Dilerim bu dinazor tekeller biraz olsun akıllanır ve saçma sapan sözde pazarlanabilir karakterler kurgulamak ve abuk sabuk müzikleri sırf insanlar buna alıştı diye basmaya devam etmek yerine biraz daha dikkatli bir şekilde alternatif/bağımsız müzik piyasasını gözler ve kendilerini orayı keşfe zorlarlar. Keza bu devlerin yaptıkları çıkarttıkları işlere bakıyorum da o kadar saçma sapan şeylere o kadar korkunç bütçeler gömüyorlar ki aklım almıyor. Onun yerine potansiyeli çok daha yüksek olan haliyle pazarlaması, tanıtması da çok daha kolay ve masrafsız onlarca yüzlerce müzisyeni keşfetmeye gayret etseler hem kendileri çağa ayak uydurup yıkılmaktan kurtulacak, hem güzel işler yapan müzisyenler gerçek kitlelerine ulaşacak, hem de ülke sonunda bir nebze de olsa doğru düzgün müzik dinleyebilecek. Herkesin kazanacağı bir durum kısacası.

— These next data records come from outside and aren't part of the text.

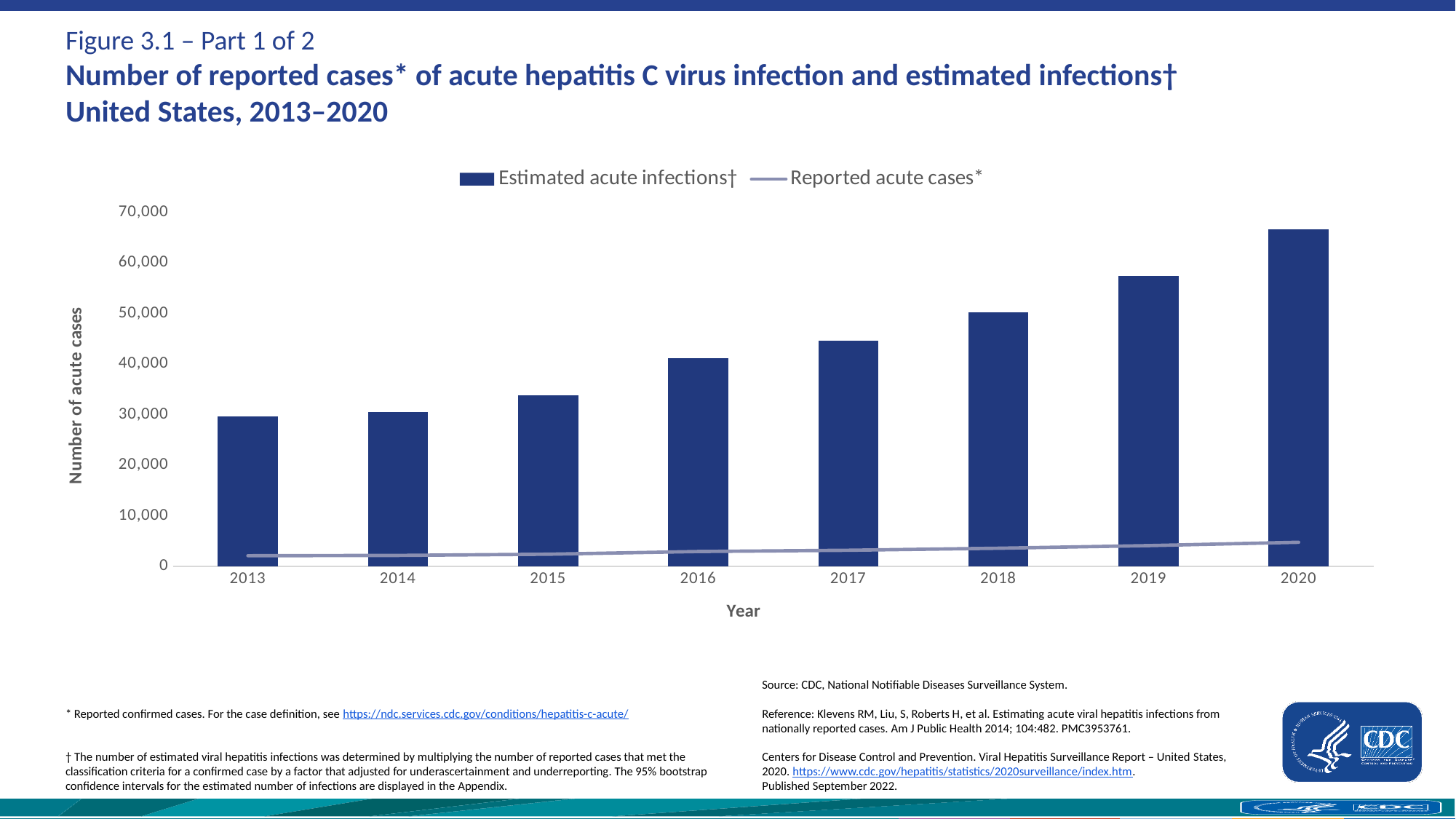
How many series does the legend list? 2 Which year has the lowest number of estimated acute infections? 2013 Is the value for reported acute cases in 2020 greater or less than 10,000? less Which year has the highest number of estimated acute infections? 2020 Is the value for estimated acute infections in 2020 greater or less than 60,000? greater Is the value for estimated acute infections in 2019 greater or less than 50,000? greater Do the estimated acute infections rise or fall from 2013 to 2020? rise Which is larger, the estimated acute infections in 2016 or in 2014? 2016 How many years are shown on the x axis? 8 What kind of chart is shown on the slide? bar chart with a line What is the label of the y axis? Number of acute cases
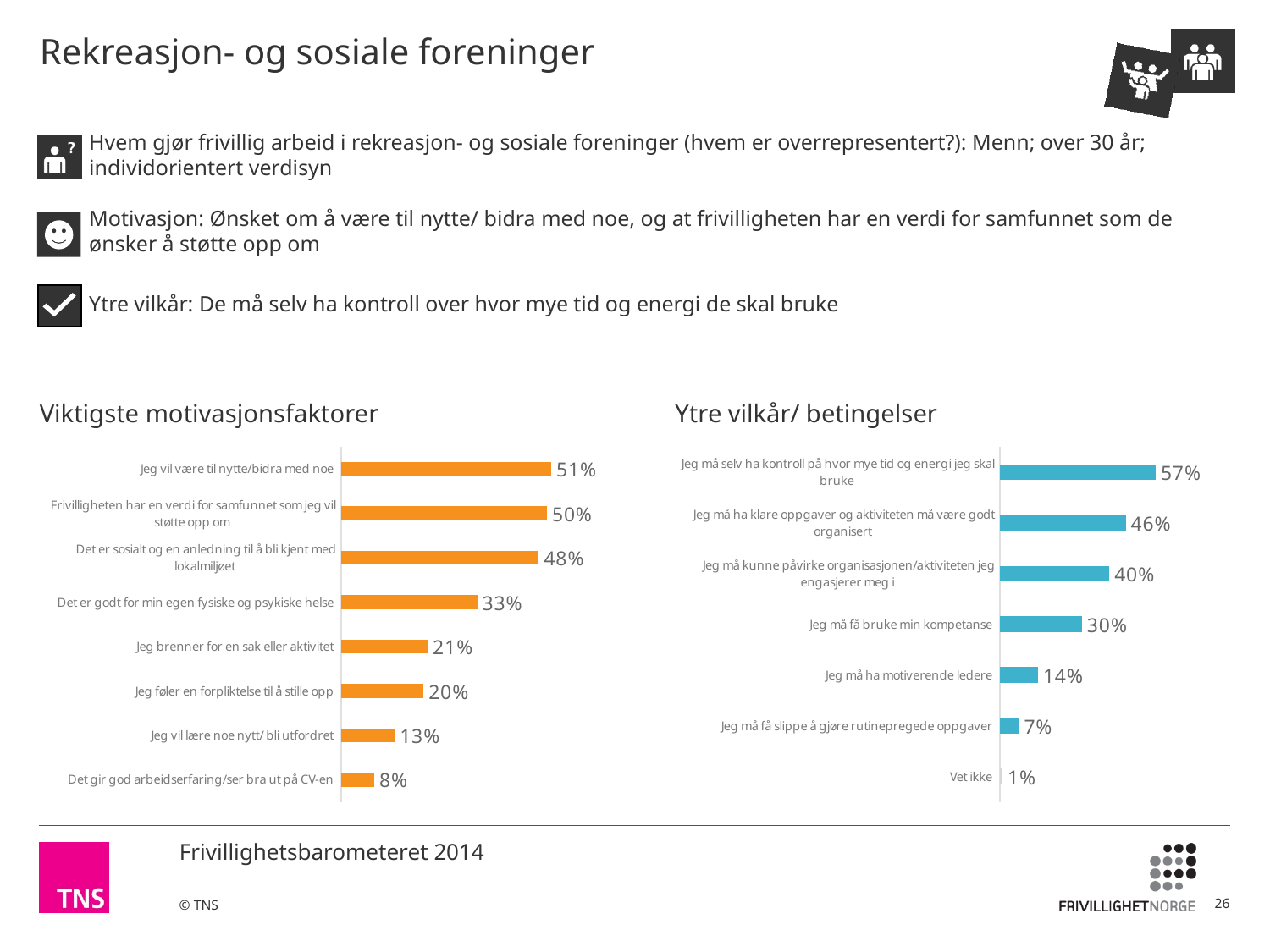
In the 'Viktigste motivasjonsfaktorer' chart, what is the difference between 'Det er godt for min egen fysiske og psykiske helse' and 'Jeg brenner for en sak eller aktivitet'? 12% In the 'Ytre vilkår/ betingelser' chart, what is the value for 'Jeg må få bruke min kompetanse'? 30% In the 'Viktigste motivasjonsfaktorer' chart, which category has the lowest value? Det gir god arbeidserfaring/ser bra ut på CV-en In the 'Ytre vilkår/ betingelser' chart, what is the difference between 'Jeg må ha klare oppgaver og aktiviteten må være godt organisert' and 'Jeg må ha motiverende ledere'? 32% In the 'Ytre vilkår/ betingelser' chart, what is the value for 'Vet ikke'? 1% In the 'Viktigste motivasjonsfaktorer' chart, what is the value for 'Jeg vil være til nytte/bidra med noe'? 51% What colour are the bars in the 'Viktigste motivasjonsfaktorer' chart? Orange What kind of chart is the 'Ytre vilkår/ betingelser' chart? Bar chart In the 'Ytre vilkår/ betingelser' chart, which category has the highest value? Jeg må selv ha kontroll på hvor mye tid og energi jeg skal bruke In the 'Viktigste motivasjonsfaktorer' chart, which is larger: 'Jeg føler en forpliktelse til å stille opp' or 'Jeg vil lære noe nytt/ bli utfordret'? Jeg føler en forpliktelse til å stille opp How many categories are shown in the 'Viktigste motivasjonsfaktorer' chart? 8 How many categories are shown in the 'Ytre vilkår/ betingelser' chart? 7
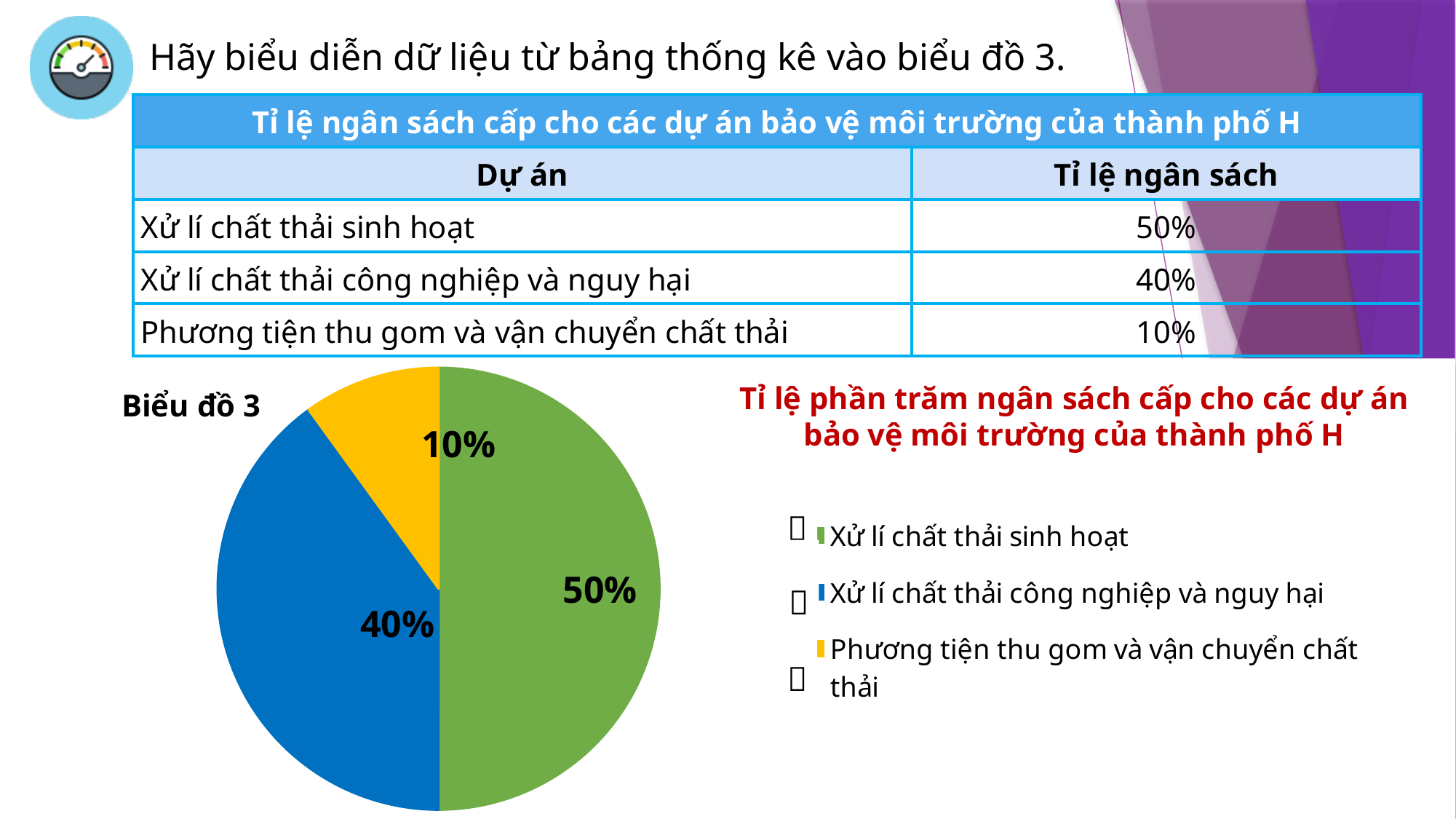
Which category has the largest slice of the pie? Xử lí chất thải sinh hoạt What is the difference between the shares for Xử lí chất thải công nghiệp và nguy hại and Phương tiện thu gom và vận chuyển chất thải? 30% What share of the pie does Xử lí chất thải sinh hoạt take? 50% What is the title of the pie chart shown in red text? Tỉ lệ phần trăm ngân sách cấp cho các dự án bảo vệ môi trường của thành phố H What kind of chart is Biểu đồ 3? pie chart What is the difference between the shares for Xử lí chất thải sinh hoạt and Xử lí chất thải công nghiệp và nguy hại? 10% What colour is the slice for Xử lí chất thải sinh hoạt? green Which category has the smallest slice of the pie? Phương tiện thu gom và vận chuyển chất thải What is the value shown for Xử lí chất thải công nghiệp và nguy hại? 40% Which is larger: the slice for Xử lí chất thải công nghiệp và nguy hại or the slice for Phương tiện thu gom và vận chuyển chất thải? Xử lí chất thải công nghiệp và nguy hại How many slices does the pie chart have? 3 What is the value shown for Phương tiện thu gom và vận chuyển chất thải? 10%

Öbür türlü -ki daha gerçekçi olan ihtimal bu gibi- devler burnundan kıl aldırmayıp kendi bildiklerini okumaya devam eder ve über absürt single'lar yayınlayadururken bağımsız müzik kendi örgütlenme, dağıtım ve pazarlama kanallarını keşfedecek ve dinazorları yıkıp geçecek. Her iki durumda da bunca yıl maruz bırakıldığımız bu denli çöp içeriğe rağmen çok da uzak olmayan bir zamanda tekrar kaliteli, güzel, farklı müzikler dinleyeceğiz gibi görünüyor. Dilerim tüm kaliteli müzikler en kısa zamanda popülerleşir ve yaygınlaşır, yolu yöntemi çok da önemli değil, müziği üretenler doğru düzgün karşılığını alsın yeter.


Kalben'in güzel albümünü dinlerken işte kafamda sürekli bu konular dönüyordu, onları da yazmış oldum vesileyle. Diyeceksiniz ki ülkenin bir tarafında iç savaş sürerken, ülkeyi yönetenler ülkeyi 3. Dünya Savaşı'na sokmak konusunda tek vücut hareket ederken, Cerattepe on yıllardır ranta karşı sürdürdüğü savaşa her şeye rağmen devam etmeye gayret ederken, ev aramasına gitmişken keyfi adam öldüren polisin ve kar topu oynuyor diye adam bıçaklayan esnafın davası devam ederken, savunmasında "Otoriterleşen Erdoğan Rejimi" şeklinde bir ifade kullanması sebebiyle bir avukat tutuklanabilirken, hacker'lar ülkedeki 40 milyon insanın tüm bilgilerini açıkça yayınlamışken sen gelmiş bize müzik piyasasının sıkıntılarını anlatıyorsun. Haklısınız ama inanıyorum ki bu her yere sirayet eden sıkıntı aynı sıkıntı, yavaş yavaş aşacağız bir şekilde, müzik olmazsa, güzellik olmazsa hiç aşamayız, altında kalır ölür gideriz.